I believe in Love. Truly, I do. It fills my days, nights, thoughts and is amazing and necessary to a healthy happy life. Love comes in all forms, as Rockabye (Clean Bandit), The Perfect Fan (Backstreet Boys), Papa Don’t Preach (Madonna) and so many other songs show. In fact, the Greeks explained it best when they broke down the different types of love to more accurately describe them. We have all experienced Philia love, hopefully feel an Agape love for those close to us, and might thrive on a wonderful relationship with a partner that embodies all three kinds, including Eros.
Why am I saying all this? I am no stranger to love and I would never say it is unimportant. However somehow all these love songs irritate me. Just like I once pointed out that gift-giving is not a true indicator of the greatness of the love of a parent for their child, so I must now comment on the absurdity of lyrics that proudly advocate that without that other person we are nothing.
We are ourselves and no one else. Love is important, love fills us with happiness and definitely sharing life with our perfect partner gives a satisfaction that can’t be described or quantified. However we should be whole in ourselves and let Love come as a compliment to our Wholeness rather than let it be a requirement for us to become whole.
A friend of mine tried to tell me this over and over for months on end. I denied ‘needing’ love, I tried to disilllusion myself and him that I was fine without, that I only wanted to meet my ‘match’ to thrive. A keyword that. THRIVE. Even as I tried (and probably failed) to convince him I was fine, I told myself how wrong he was and how I knew so much more than him about love.

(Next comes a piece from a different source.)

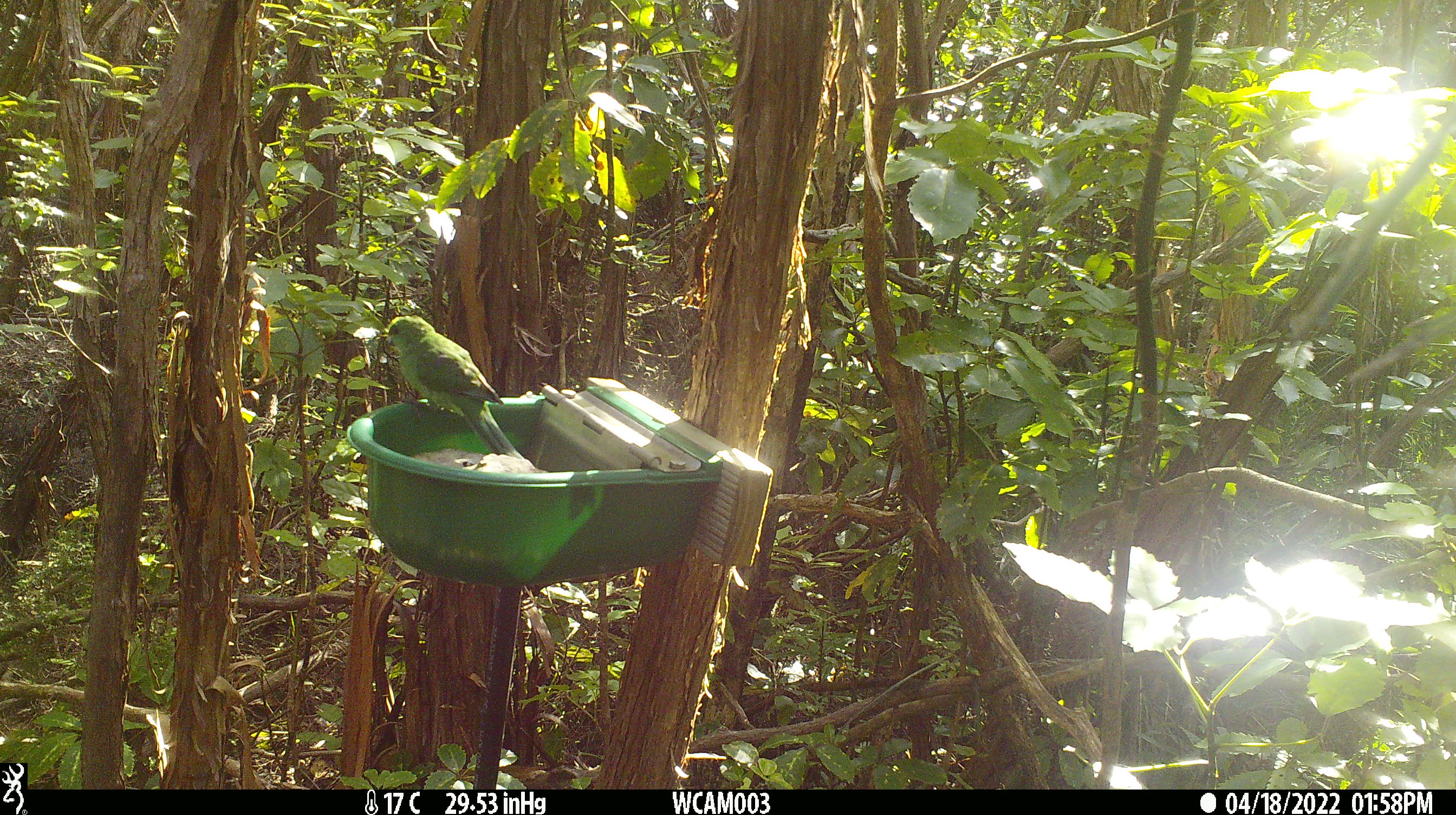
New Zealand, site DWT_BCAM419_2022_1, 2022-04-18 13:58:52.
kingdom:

It turned out not. When after a tumultuous year and a legal marital separation I moved out to live on my own for the first time ever, I finally found myself. Slowly, piece by piece, I put it all back together as I learnt to accept to forgive myself for my past mistakes, allow myself to be vulnerable and meet new people who seemed like they would be good for me (and actually were!) and slowly flowered from a wreck that needed herbal calming pills to sleep or at times even to face workmates and my mother, to someone who is sure of herself and Whole within herself. More than ‘Need’, now it is a ‘Want’ for love that I have, and then only with my perfect partner. I stopped clutching at straws. I have stopped looking at people with ‘tinted glasses’ as someone pointed out to me more than once. I know who I am, I know what I want, and I am happy in myself. Love is wonderful yes, gives joy and all things amazing too when it is the ‘right’ kind of love for us. And yet Love is so perfectly delicious only if we are already in love with ourselves first. I have finally learnt that my friend.